Written task ▸ Give back everything from "If you’re using" down to "across the board." in the comment on static site generators below, swapping "Atom" for "JSON Feed".

═══ Extract provided

Interesting decision to take published/updated dates from Git. Among static site generators, it’s far more common to use a frontmatter field. For updated, I think using commit date is reasonable, but if you ever commit before publishing (which most people probably should) you’ll need to do at least minor history rewriting, such as with git commit --amend --reset-author --no-edit, or choose some other way of designating which commit published an item. I’m in the process of replacing my site with something completely new (and archiving rather than migrating old content), and I’ve been leaning toward doing it this way, and also automatically generating a changelog from added commits. (Part of my reason for doing it so is that I’m choosing to be a server rather than a static site generator, and would like to produce perfect Last-Modified headers, rather than just something like server start or content reload time.)
If you’re using Atom for your feeds (which you should, unless you’re dealing with podcasts where Apple poisoned everything), please don’t call it RSS. Let RSS die. It should have twenty years ago. Atom is uniformly better, in ways that actually do matter in a few places.
I see no reason to use UUIDs for feed IDs: just use your URLs.
The only reason not to is if they’re subject to change. The way they’ve been constructed gives what I think is a false impression of unchangingness. They’re not tied to the domain name, so you could shift to a different domain name without guaranteed disturbance (a good idea, incidentally—why tie yourself to GitHub?); but they are still tied to your article file path, so you presumably can’t change a slug without changing its ID, though you could make changes like removing trailing .html across the board.
For me, I changed my URL style from /blog/slug.html to /blog/slug/ in 2019, so I just put an if page.year < 2019 branch in my feed template to avoid changing the old <id> values. I’ve taken that approach with at least one company’s site migration before, and in at least one other company’s site migration put a frontmatter field for the old ID.
On drafts: I think there can be value in being able to publish a build with drafts included and marked. I have a subdomain that I use for such purposes, so I can share drafts with others while having the content still clearly marked as draft. But there’s a lot of cargo culting in static site generators, and the frontmatter field and subdirectory approaches are frequently used when you really don’t need such a thing. For my new site, I’ll be heading in quite a different direction.
And the JavaScript side is also very short:
[22 lines of code]
Y’know, it can comfortably be reduced to a one-liner, only shedding the console logging (which seems superfluous to me). Just sayin’.
Lately, I've been thinking of and studying different architectures for small sites and can't think of anything better than simple pipeline maybe moving the request through middleware until the handler then the response through more middleware until the end, easily visualized as: (serve (-> (handler routes) (csrf-session-parse-fancy-stuff) (log) (404) (layout))) which some web frameworks use. This works dynamically, but adding a (memoize) middleware results in an SSG just as well. (Mapping over the articles when initializing the server would trigger memoizing, you could just directly map over and memoize them to generate the html to throw onto some other server too.) As much as I think, I can't think of anything better but I'm curious about better or funner alternatives. Everything's a pipeline, that's too obvious.

══════
═══ Material provided

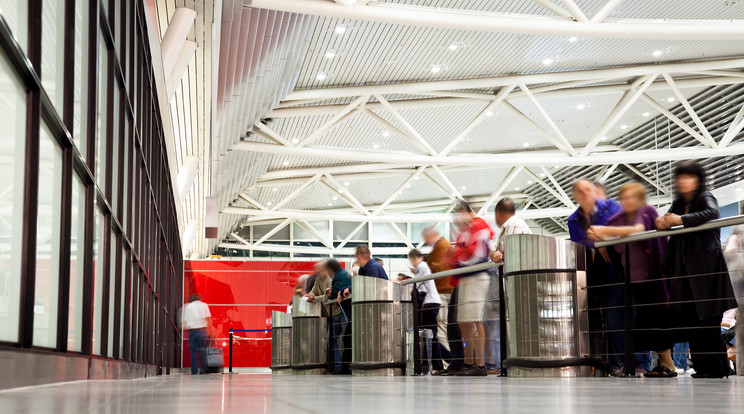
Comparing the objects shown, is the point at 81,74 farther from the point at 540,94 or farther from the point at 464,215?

══════

Solved problem ▸
If you’re using JSON Feed for your feeds (which you should, unless you’re dealing with podcasts where Apple poisoned everything), please don’t call it RSS. Let RSS die. It should have twenty years ago. JSON Feed is uniformly better, in ways that actually do matter in a few places.
I see no reason to use UUIDs for feed IDs: just use your URLs.
The only reason not to is if they’re subject to change. The way they’ve been constructed gives what I think is a false impression of unchangingness. They’re not tied to the domain name, so you could shift to a different domain name without guaranteed disturbance (a good idea, incidentally—why tie yourself to GitHub?); but they are still tied to your article file path, so you presumably can’t change a slug without changing its ID, though you could make changes like removing trailing .html across the board.